Każdy z nas chorych myśli, że im bardziej cierpi tym bardziej atakują go bakterie. To mylne pojęcie. Wystarczy niewielka ilość bakterii abyśmy cierpieli katusze. Ilość bakterii nie ma żadnego przełożenia na ilość pojawiających się objawów. Dlaczego tak się dzieje? Wszystko za sprawą nieszczęsnych limfocytów T. Komórki te to kluczowy składnik układu odpornościowego, które aktywują się gdy natrafią na patogenny zarazek. To nic innego jak odpowiedź immunologiczna. Jednak w boreliozie (Lyme) mamy do czynienia z tak zwaną uporczywą odpowiedzią naszego układu immunologicznego. Naukowcy zidentyfikowali receptor na powierzchni komórek T, który oddziałuje tylko z cząsteczkami, które znajdują się na powierzchni B. burgdorferi. Nieznany nam bliżej mechanizm aktywuje komórki T do wytwarzania zapalnych cząsteczek, które gromadzą się wokół zainfekowanych narządów powodując stany zapalne.
Powstające stany zapalne aktywują inne komórki T doprowadzając do kaskadowego zapalenia. Nowo włączone komórki T wchodzą w interakcje i utrzymują się bardzo długo po ukąszeniu przez kleszcza powodując kaskadowy cykl zapalenia, który prowadzi do autoimmunizacji wywołanej przez infekcję. Można byłoby rzec, że borelioza to choroba autoimmunologiczna. Poprzez aktywację postronnych komórek może aktywować cały repertuar komórek T niezależnie od ich specyfiki i zakresu infekcji – powiedział Dr Weis, profesor patologii.
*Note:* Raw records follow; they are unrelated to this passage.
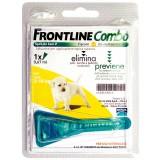 Frontline combo kit cuccioli (1)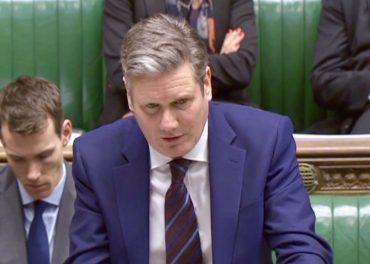 Sir Keir Starmer - Shadow Brexit Secretary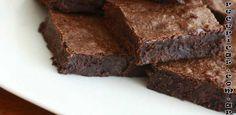 un postre light muy fácil de preparar, se trata de la receta de los Brownies Light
Przeprowadzono badania, które wyraźnie sugerują, że nowe podejścia terapeutyczne, ma skupić się na powstawaniu mechanizmów przeciwzapalnych. W badaniu przeprowadzonym na myszach, zaobserwowano, że w ciągu dwóch tygodni wzrosło stężenie limfocytów T i markerów stanu zapalnego w płynie stawowym myszy, pomimo bardzo niskich lub często niewykrywalnych ilości B. burgdorferi w tkance łącznej. Badanie mikroskopowe tkanki stawowej myszy w badaniu wykazało zagęszczoną tkankę pokrywającą osłonkę ścięgna, wynikającą z infiltracji komórek wytwarzających cząsteczki zapalne. Neutralizacja tych cząsteczek spowodowała zmniejszenie się obrzęku i stanu zapalnego. Wszystko w rękach naszych limfocytów T.